~14

64 10 10
                                    

🎀bol bol yorum lütfen

"Oğlum, hoşgeldin. Nasılsın? Bu arkadaşın da kim?"

Bay Kim sarıldığı an Seungmin'in midesi bulanmış, geriye çekildikten sonra Minho elini uzatmıştı. "Merhaba, ben Seungmin'in arkadaşı Minho memnun oldum"

Nasıl bu kadar hislerini belli etmediğini merak ediyordu Seungmin. Sanki yıllar önce kim olduğunu bilmediği bir insanmışcasınaydı davranışları. "Aç mısınız? Hemen bir şeyler hazırlattırırım"

"Değiliz, yedik de geldik. Yorgunuz ikimizde"

"Öyleyse misafir odasına geç sen Minho, Seungmin sen de odana oğlu-"

"Minho ve ben benim odamda kalacağız ama ondan önce," dedi Seungmin sırıtarak. "Ben şu bodrumdaki Küçüklüğümden beri hep merak ettiğim odaya girmek istiyorum, sen filmini izlemeye geri dönebilirsin alt tarafı aşağı inip odayı inceleyeceğim hep merak etmiştim. Chaeyoung teyzenin odasına girmeme izin vermiyordun"
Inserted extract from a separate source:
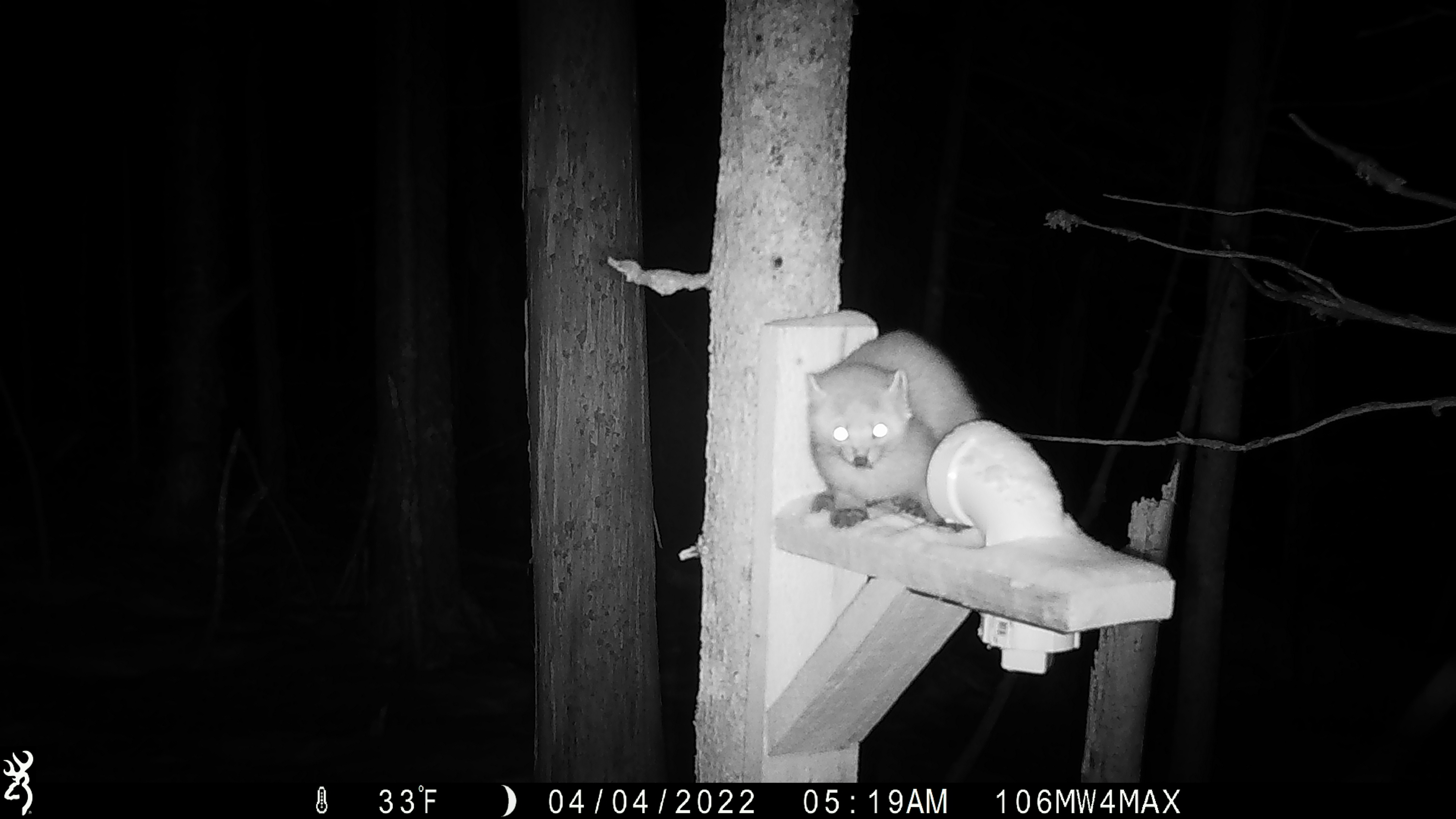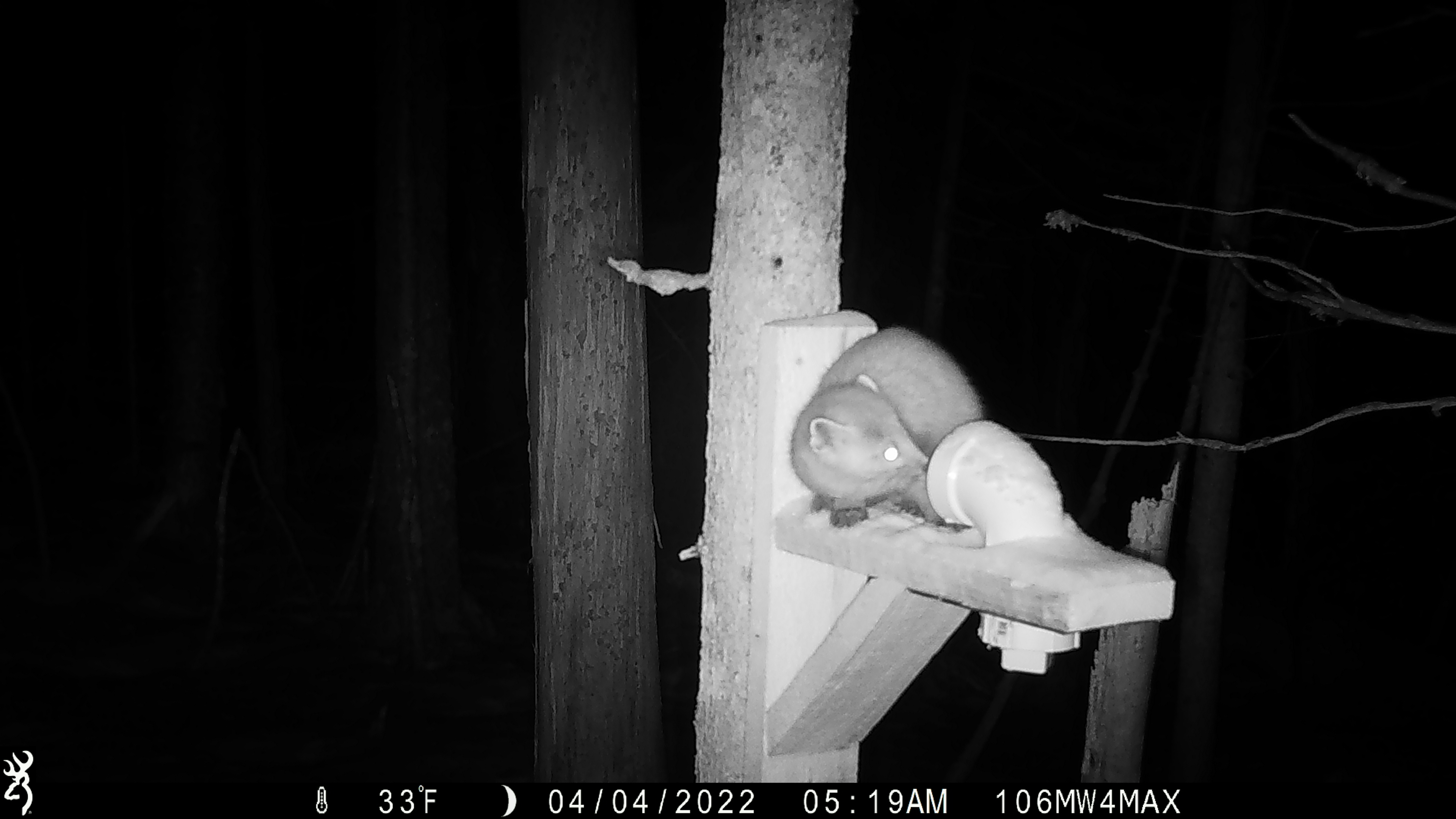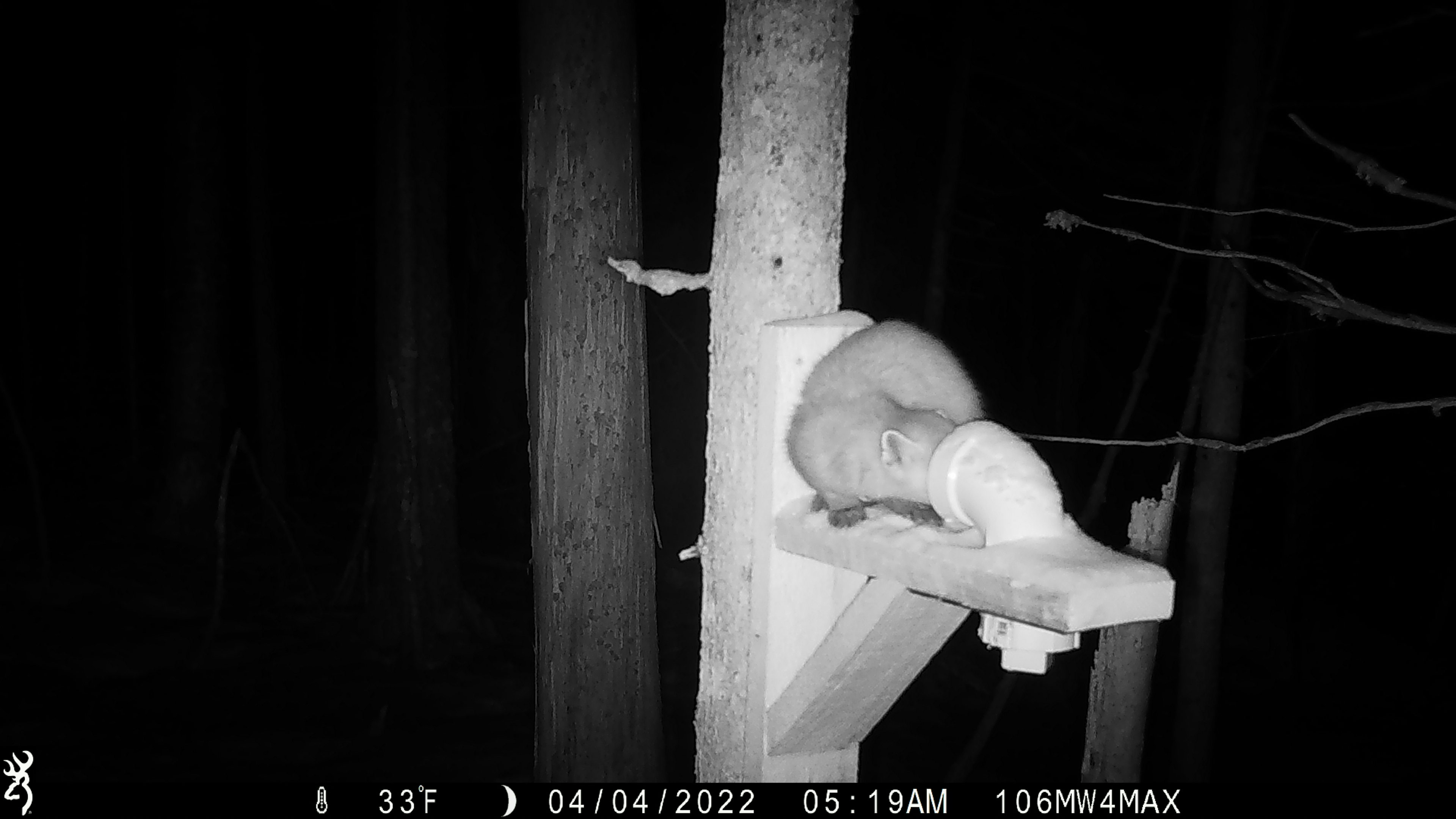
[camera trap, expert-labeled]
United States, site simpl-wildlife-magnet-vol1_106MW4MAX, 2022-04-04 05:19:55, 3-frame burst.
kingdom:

Babasının ilk önce kaşları çatılmış, ardından Minho'yu hatırlayarak bakışlarını yumuşatmıştı. "Oğlum, biz bu kadının adını ağzımıza almayacaktık ya? Hem oda rutubet kokuyordur daha yeni temizlettim"

"E ne güzel temizse? Sana iyi seyirler baba"

Minho'nun kolunu tuttu başta, sonrasında merdivenleri inerken eline kaydı parmakları. Minho'nun eli, kendisininkinden küçük olduğu için daha kolay kavramıştı küçük elini, sıkmıştı iyice.

Kapının önüne geldiğinde gülümsedi Seungmin, yanındaki titreyen oğlana çevirdi bakışlarını. "Seungmin...girmesek olur mu?"

Karşısına geçti oğlanın, yüzünü avuçlarının içine aldı. "Minho, korkuyor musun?" Başını salladı oğlan, küçücük bir çocuktan farkı kalmamıştı. Öptü Seungmin dudaklarını, ardından sarıldı küçülen bedene. Elini tutup kapının kulbunu indirdi yavaşça. İçeriye girdiği an kendisinin de gözleri dolmuştu.

Kapının hemen sağ tarafında bir giyinme dolabı, önünde ise yer yatağı duruyordu. Yer yatağının biraz ilerisinde eski bir banyoya açılan kapı ve kapının tam karşısında küçük bir çalışma masası vardı.

İlerledi Seungmin içeriye, adım atmaz sanki tavana yakın olan pencerece bir çocuk gördü. Halen kapıda duran Minho'yu içeriye çekti, gözleri dolu doluyken baktı odaya. Masanın yanında fakat bir o kadar yukarıda kalıyordu pencere. Masaya çıkıp tırmandığı belliydi küçük Minho'nun.

Tavana baktığını farkedince başını kaldırdı Seungmin, düştü düşecek olan eski kağıtlardan kesilme şekilsiz bir yıldız olduğunu görmek gülümsetti onu. "Sen mi yaptın?"

"Hmm, hm" konuşamıyordu Minho, dolu gözleriyle ağlamamak için savaşıyoruz sanki. Bir sürü anı görüyordu odanın etrafında. Yer yatağına otururken Seungmin'in masaya ilerlediğini gördü, gülümsemek istedi. Yapamıyordu şuan. Ağlamak istiyordu ancak küçük bedeninin bu oda içinde attığı acı çığlıklar aklına gelince bastırıyordu ağlamasını.

"Minho bak! Senin benim için yaptığın resmi buldum!"

Seungmin dolu gözleriyle gelip yatağa çökmüş, eskimiş kağıttaki zar zor yazıldığı belli olan harfleri çözmeye çalışmıştı Minho. İlk okul yazısından dolayı harfler büyük ve yılık yamuktu, bazıları ise anlaşılmazdı.

Anlayabilince güldü Minho, kıkırdadı hatta. "Merhaba Kim Seungmin, ben bu gece arkadaşın olacak kişiyim Lee Minho! Seninle tanışmak için sabırsızlanıyorum umarım arkadaşlığımız çok güzel geçer!"